“The Dollar has fallen sharply over the past week, as polls have tightened into the upcoming election. On a trade-weighted basis versus the majors, the greenback is down more than one percent, a number that understates the decline because the fall in oil prices has weighed on the Canadian Dollar, which has a large weight in our Dollar index.
We show that recent Dollar weakness is associated with a meaningful pullback in market pricing for the Fed, with cumulative hikes through end-2017 falling to 32 bps as of Friday, down from 41 bps a week earlier. That said, the drop in the Dollar has gone beyond what rate differentials indicate, suggesting that a risk premium has formed even beyond expectations for Fed hikes.
While near-term focus in the market is on potential further declines in the Dollar in the event of a Trump victory, the likelihood of a meaningful Dollar rise in a Clinton win scenario is rising. In particular, based on the make-up of the Dollar sell-off over the past 10 days, we think the greenback could recover the most ground against the Euro and the Yen.

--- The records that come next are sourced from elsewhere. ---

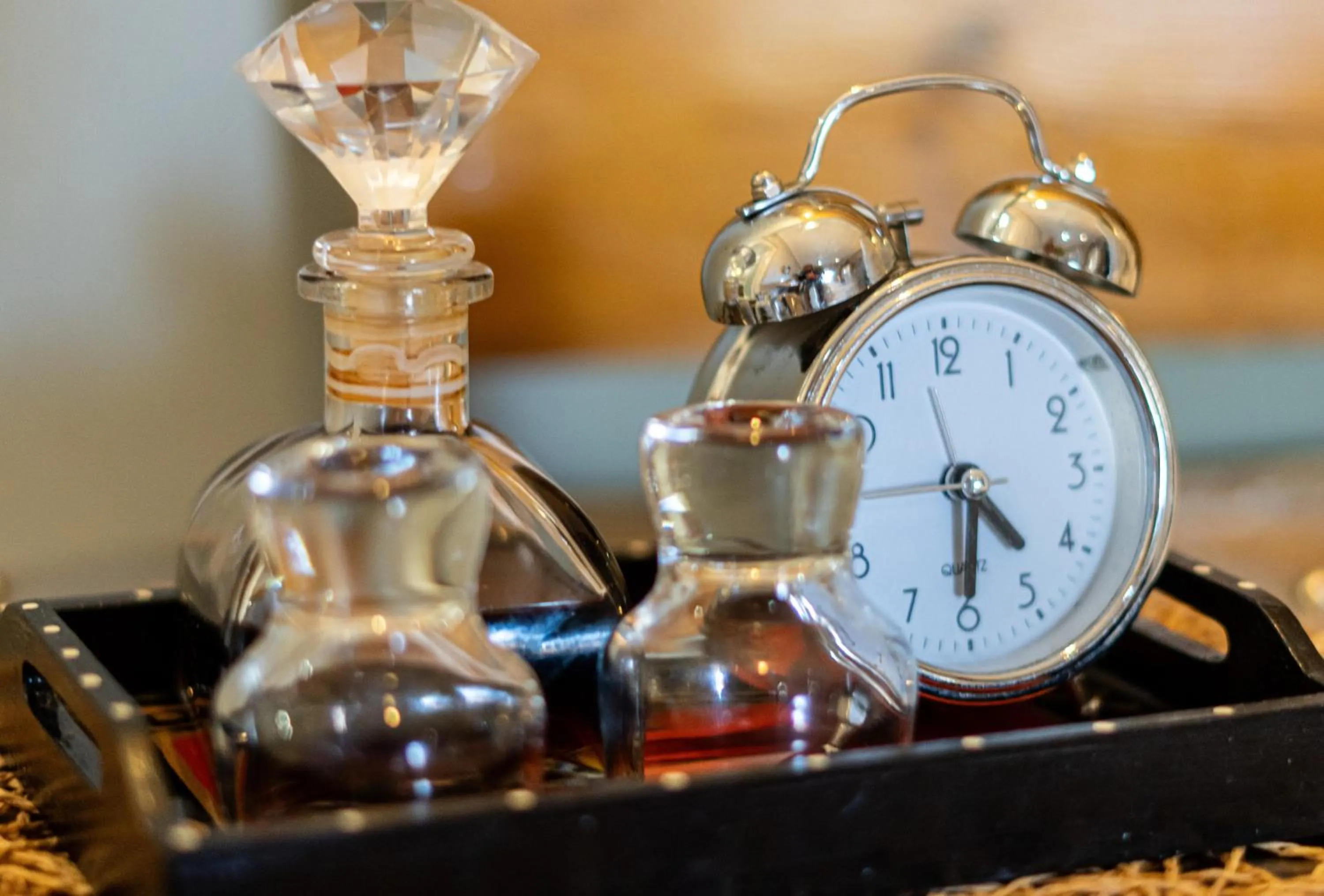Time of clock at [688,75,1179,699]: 4:30
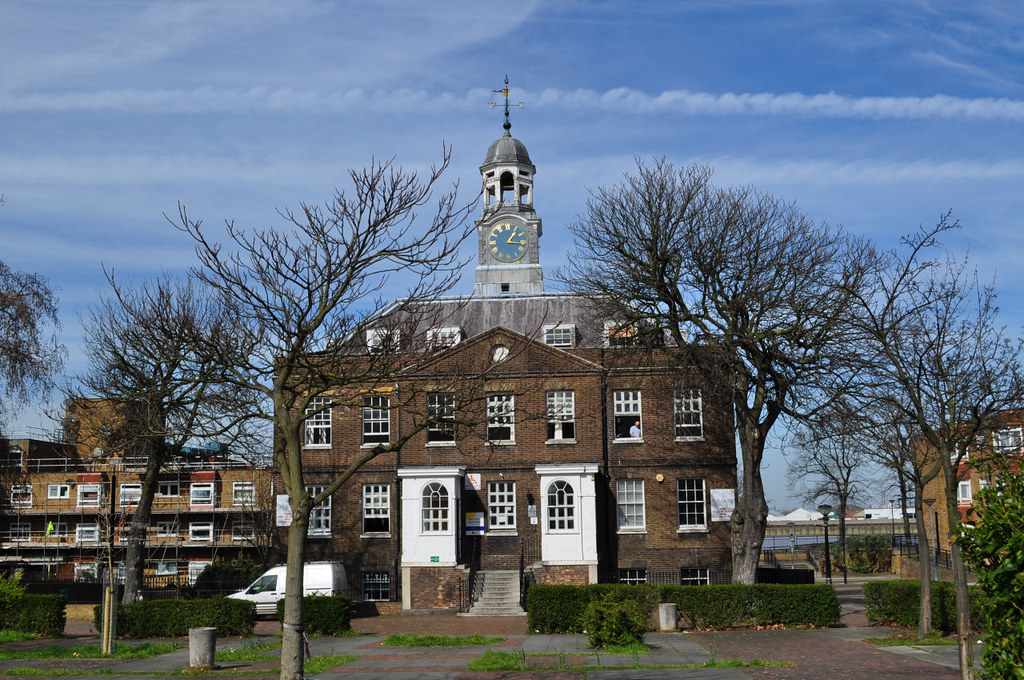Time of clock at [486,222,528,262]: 1:16
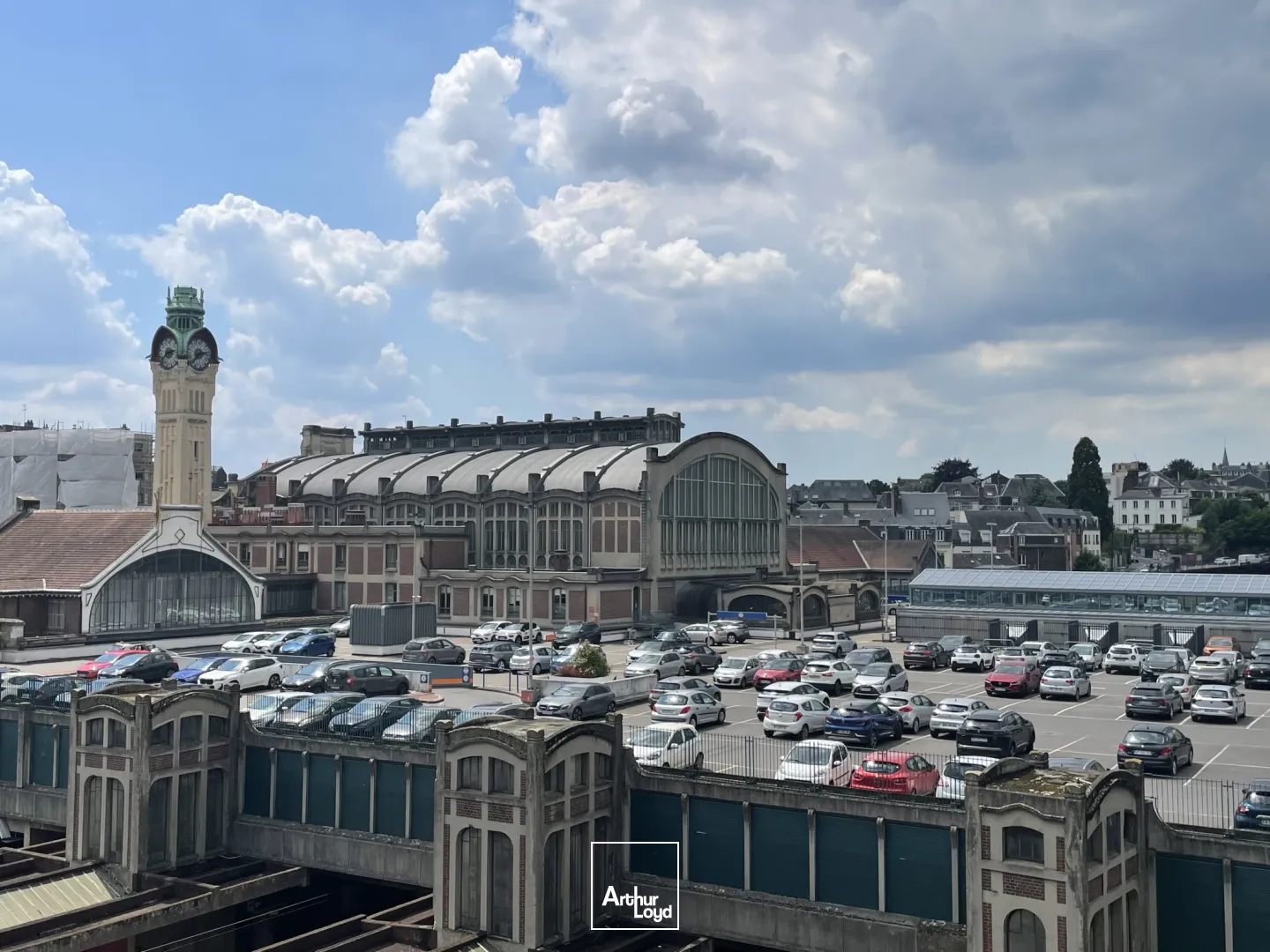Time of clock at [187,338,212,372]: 2:38
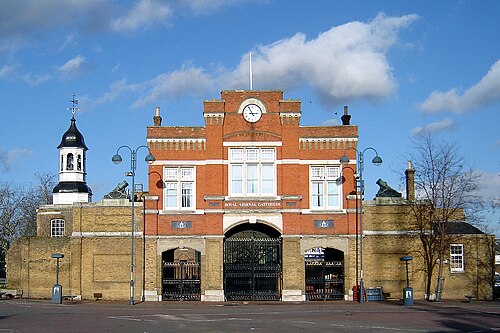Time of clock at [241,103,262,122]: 2:55
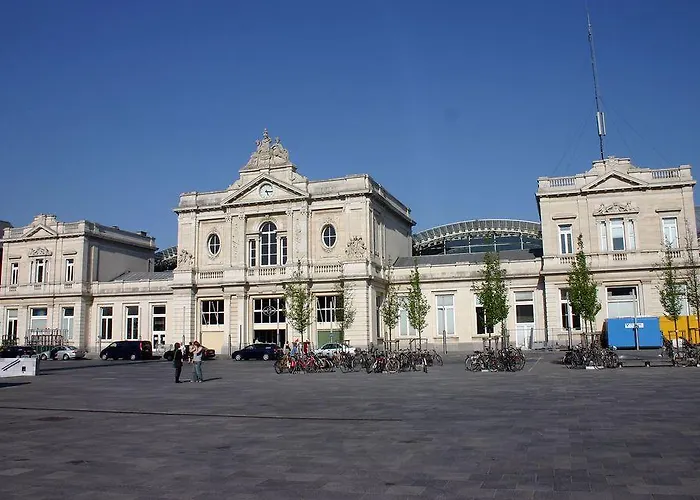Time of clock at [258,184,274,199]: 5:15
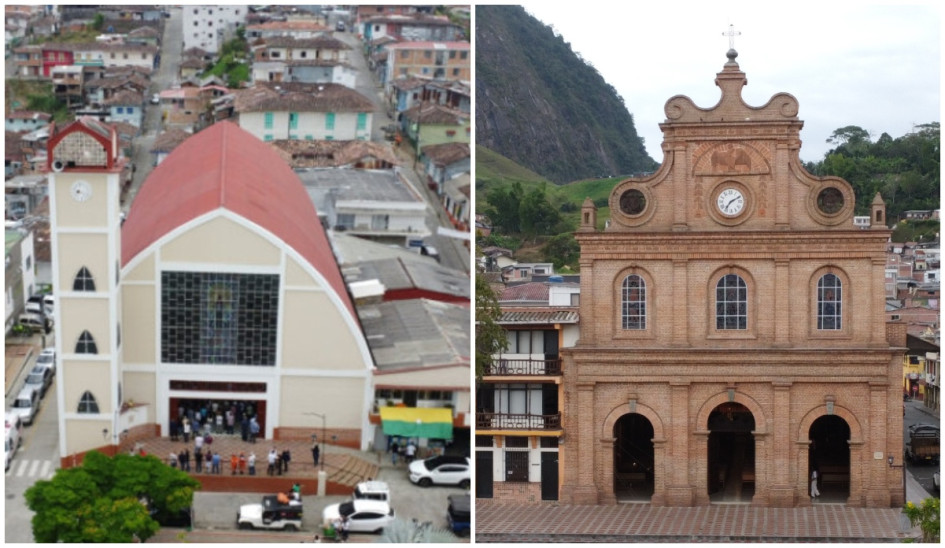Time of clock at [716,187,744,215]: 7:10
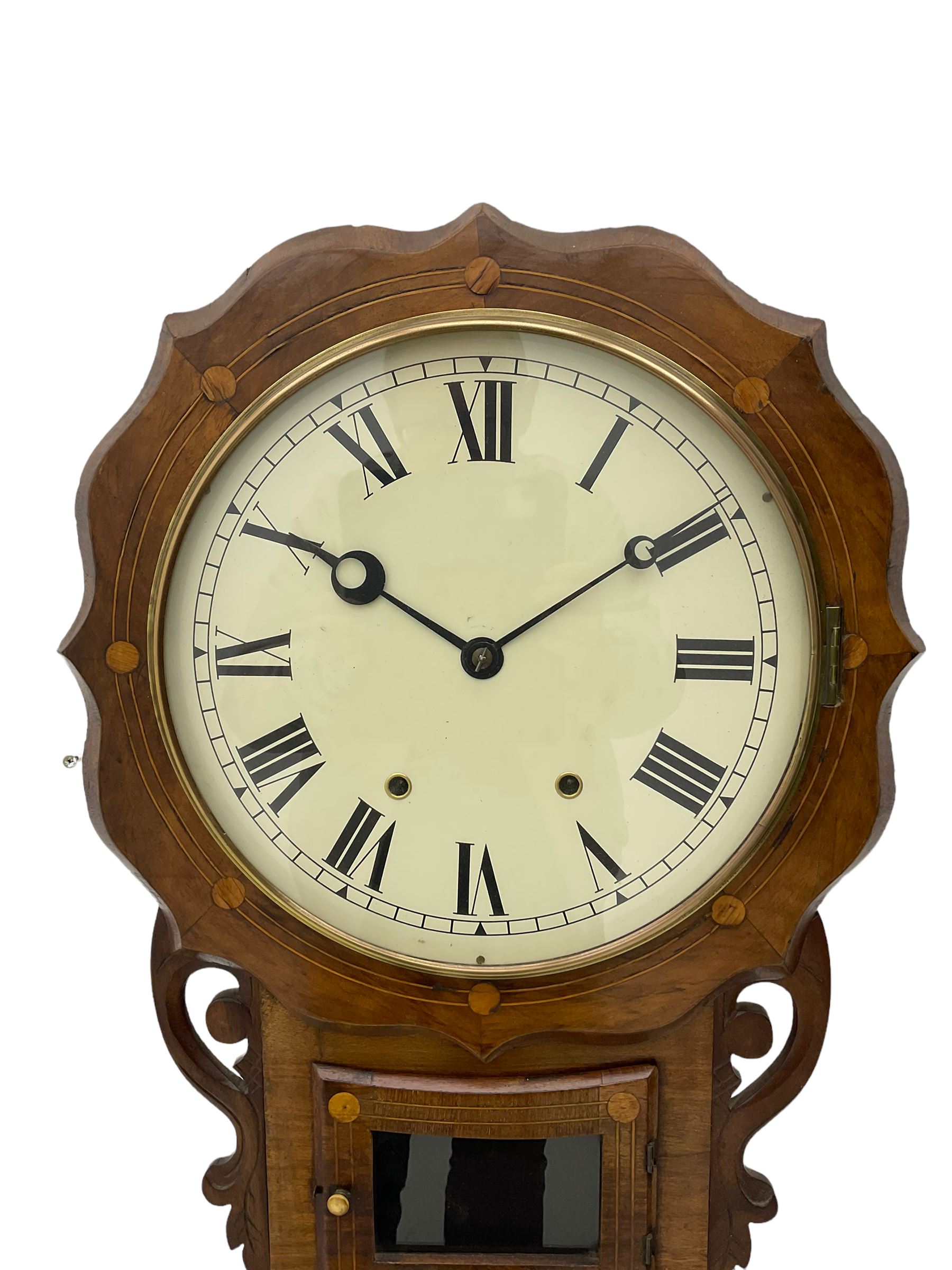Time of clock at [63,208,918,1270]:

Although we are bearish on the Canadian Dollar, targeting 1.37 by year-end, we think it is better to steer clear of long $/CAD on a Clinton win, because there could be a material bounce in risk appetite that would drive oil prices higher, temporarily buoying CAD. Finally, RMB depreciation pressure is likely to mount again on a Clinton win, as the Dollar gains into the December FOMC, where our economists expect a hike with a large probability”.